Durant plus de six mois, le consortium a plongé dans les arcanes de la désinformation et identifié des acteurs majeurs de ce marché. De l’Inde à l’Arabie Saoudite, en passant par Israël, l’Espagne et les Etats-Unis, le consortium a enquêté sur les entreprises et les mercenaires qui vendent des services « clé en main » à des États et des hommes politiques pour influencer les opinions, manipuler les élections, détruire les réputations au détriment de l’information et de la démocratie.

Alors qu’elle représente une menace globale souvent invisible, l’industrie de la désinformation est très rentable et en plein essor. Selon un rapport du Oxford Internet Institute, en 2020, au moins 81 pays ont recouru à des campagnes organisées de manipulation sur les réseaux sociaux.

Les journalistes comptent souvent parmi les premières victimes de ces services de plus en plus prisés par les régimes les plus autoritaires ou corrompus.
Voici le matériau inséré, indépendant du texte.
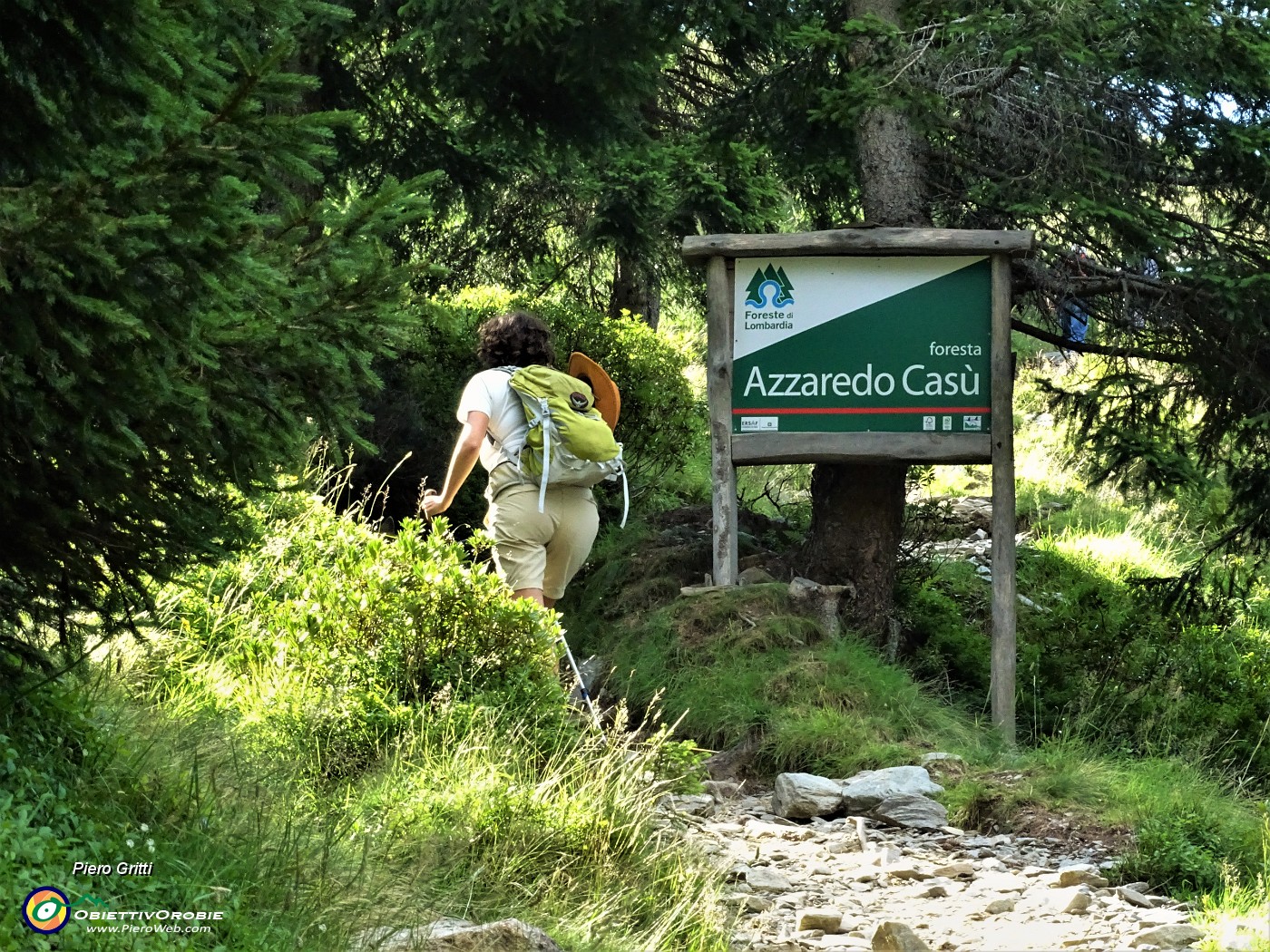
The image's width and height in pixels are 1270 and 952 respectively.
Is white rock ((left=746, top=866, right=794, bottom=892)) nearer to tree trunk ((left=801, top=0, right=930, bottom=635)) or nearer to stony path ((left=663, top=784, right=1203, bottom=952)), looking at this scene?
stony path ((left=663, top=784, right=1203, bottom=952))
Un reporter sur quatre tué hors zone de conflit entre 2017 et 2022 a été ciblé par des campagnes de désinformation ou a reçu des menaces directes via les réseaux sociaux avant sa mort, selon une analyse des données du CPJ réalisée par Forbidden Stories. Parmi eux notamment : Daphne Caruana Galizia, tuée dans l’explosion de sa voiture piégée à Malte en 2017, Jamal Khashoggi, assassiné au consulat d’Arabie Saoudite à Istanbul en 2018, Rafael Emiro Moreno, tué par balles dans son restaurant de Montelíbano en Colombie en 2022, ou Gauri Lankesh.
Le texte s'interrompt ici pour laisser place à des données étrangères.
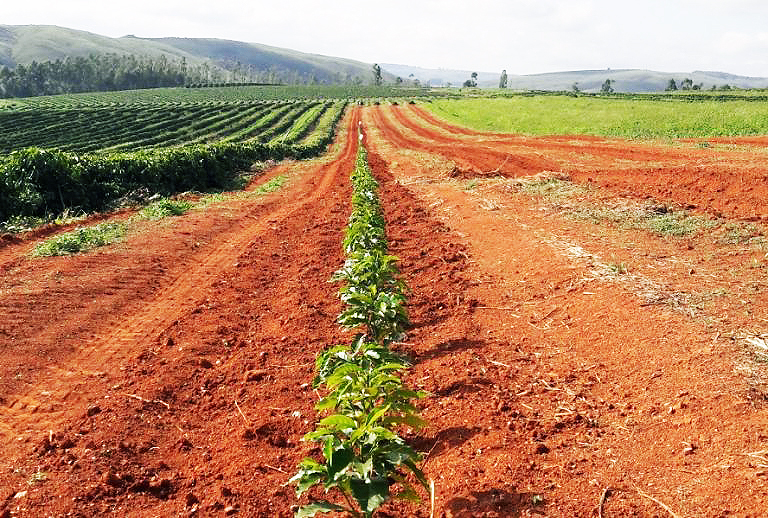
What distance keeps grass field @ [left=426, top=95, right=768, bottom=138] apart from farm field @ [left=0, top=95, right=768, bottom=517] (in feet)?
56.2

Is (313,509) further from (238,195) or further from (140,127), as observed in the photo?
(140,127)

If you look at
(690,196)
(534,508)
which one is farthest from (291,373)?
(690,196)

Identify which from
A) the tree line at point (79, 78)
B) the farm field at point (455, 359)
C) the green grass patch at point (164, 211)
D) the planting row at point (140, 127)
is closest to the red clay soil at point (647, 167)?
the farm field at point (455, 359)

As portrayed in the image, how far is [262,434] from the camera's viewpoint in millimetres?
5043

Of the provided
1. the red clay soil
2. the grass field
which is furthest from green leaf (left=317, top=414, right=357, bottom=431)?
the grass field

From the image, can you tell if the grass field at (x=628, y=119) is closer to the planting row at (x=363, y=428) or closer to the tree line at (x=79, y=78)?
the planting row at (x=363, y=428)

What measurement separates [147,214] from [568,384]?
1377cm

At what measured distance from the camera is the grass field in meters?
27.7

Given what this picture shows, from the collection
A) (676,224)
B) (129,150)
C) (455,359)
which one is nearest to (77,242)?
(455,359)

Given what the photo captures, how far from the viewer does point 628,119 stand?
32094mm

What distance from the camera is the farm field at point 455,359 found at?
4.13 metres

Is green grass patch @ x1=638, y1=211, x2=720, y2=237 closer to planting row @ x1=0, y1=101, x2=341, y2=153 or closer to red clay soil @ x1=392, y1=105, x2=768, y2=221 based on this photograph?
red clay soil @ x1=392, y1=105, x2=768, y2=221

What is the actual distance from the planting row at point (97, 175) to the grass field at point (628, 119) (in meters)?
19.9

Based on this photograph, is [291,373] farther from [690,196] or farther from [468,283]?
[690,196]
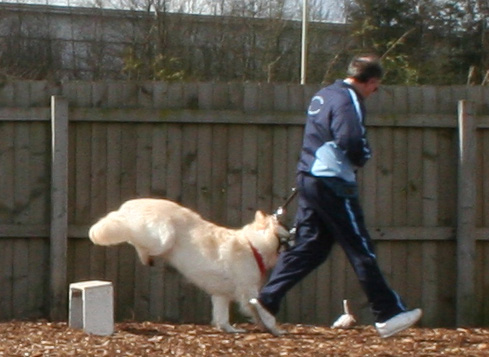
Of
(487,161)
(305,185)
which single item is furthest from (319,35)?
(305,185)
Malgré les menaces sur les réseaux sociaux, Maria Ressa continue d’exposer les mécanismes de la désinformation pour les faire connaître au plus grand nombre, et refuse de se laisser influencer par les attaques en ligne. « Ils utilisent la liberté d’expression pour vous réduire au silence. Je refuse de me taire ».
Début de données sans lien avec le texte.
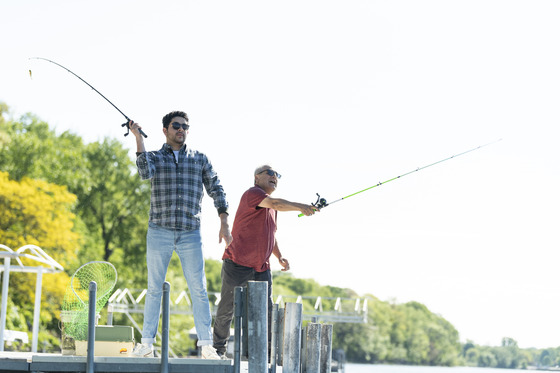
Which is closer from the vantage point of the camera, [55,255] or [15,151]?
[55,255]

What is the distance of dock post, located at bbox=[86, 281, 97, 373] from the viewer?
21.6 feet

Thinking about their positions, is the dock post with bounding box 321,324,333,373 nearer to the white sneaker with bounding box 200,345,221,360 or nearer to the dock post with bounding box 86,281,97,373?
the white sneaker with bounding box 200,345,221,360

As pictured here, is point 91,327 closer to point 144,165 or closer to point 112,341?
point 112,341

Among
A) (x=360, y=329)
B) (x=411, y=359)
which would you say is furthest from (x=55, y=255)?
A: (x=411, y=359)

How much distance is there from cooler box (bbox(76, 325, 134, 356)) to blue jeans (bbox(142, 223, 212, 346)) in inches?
7.1

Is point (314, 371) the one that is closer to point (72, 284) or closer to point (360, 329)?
point (72, 284)

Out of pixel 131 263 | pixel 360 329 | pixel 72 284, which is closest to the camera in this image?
pixel 72 284

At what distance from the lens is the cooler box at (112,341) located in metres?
7.11

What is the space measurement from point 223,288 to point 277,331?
0.75m

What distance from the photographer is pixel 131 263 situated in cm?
4344

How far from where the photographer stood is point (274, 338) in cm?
829

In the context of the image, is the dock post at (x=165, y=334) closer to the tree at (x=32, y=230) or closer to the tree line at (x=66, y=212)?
the tree line at (x=66, y=212)

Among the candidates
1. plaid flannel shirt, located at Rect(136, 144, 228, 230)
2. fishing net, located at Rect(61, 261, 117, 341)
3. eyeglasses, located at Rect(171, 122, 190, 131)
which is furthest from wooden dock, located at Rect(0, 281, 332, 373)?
eyeglasses, located at Rect(171, 122, 190, 131)

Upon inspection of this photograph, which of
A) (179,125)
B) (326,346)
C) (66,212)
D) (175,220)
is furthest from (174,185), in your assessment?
(66,212)
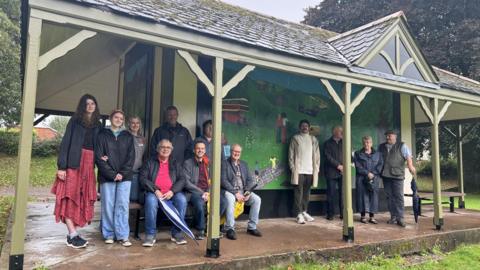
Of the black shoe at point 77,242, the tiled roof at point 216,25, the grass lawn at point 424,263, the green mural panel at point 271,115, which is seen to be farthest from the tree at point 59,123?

Les médias partenaires de Story Killers :

The Guardian et Observer, Le Monde, The Washington Post, Der Spiegel, ZDF, Paper Trail Media, Die Zeit, Radio France, Proceso, OCCRP, Knack, Le Soir, Haaretz, The Marker, El País, SverigesTelevision, Radio Télévision Suisse, Folha, Confluence Media, IRPI, IStories, Armando Info, Code for Africa, Bird, Tempo Media Group, El Espectador, Der Standard, Tamedia, Krik.

Le projet Story Killers a été publié de concert avec deux études de cas de big data réalisées par le Projet sur la Violence en Ligne de l’International Center for Journalists (ICFJ), un partenariat entre ICFJ Research et des informaticiens de l’Université de Sheffield. L’équipe dirigée par l’ICFJ a apporté son expertise en matière de recherche et ses connaissances des données à des partenaires de Story Killers.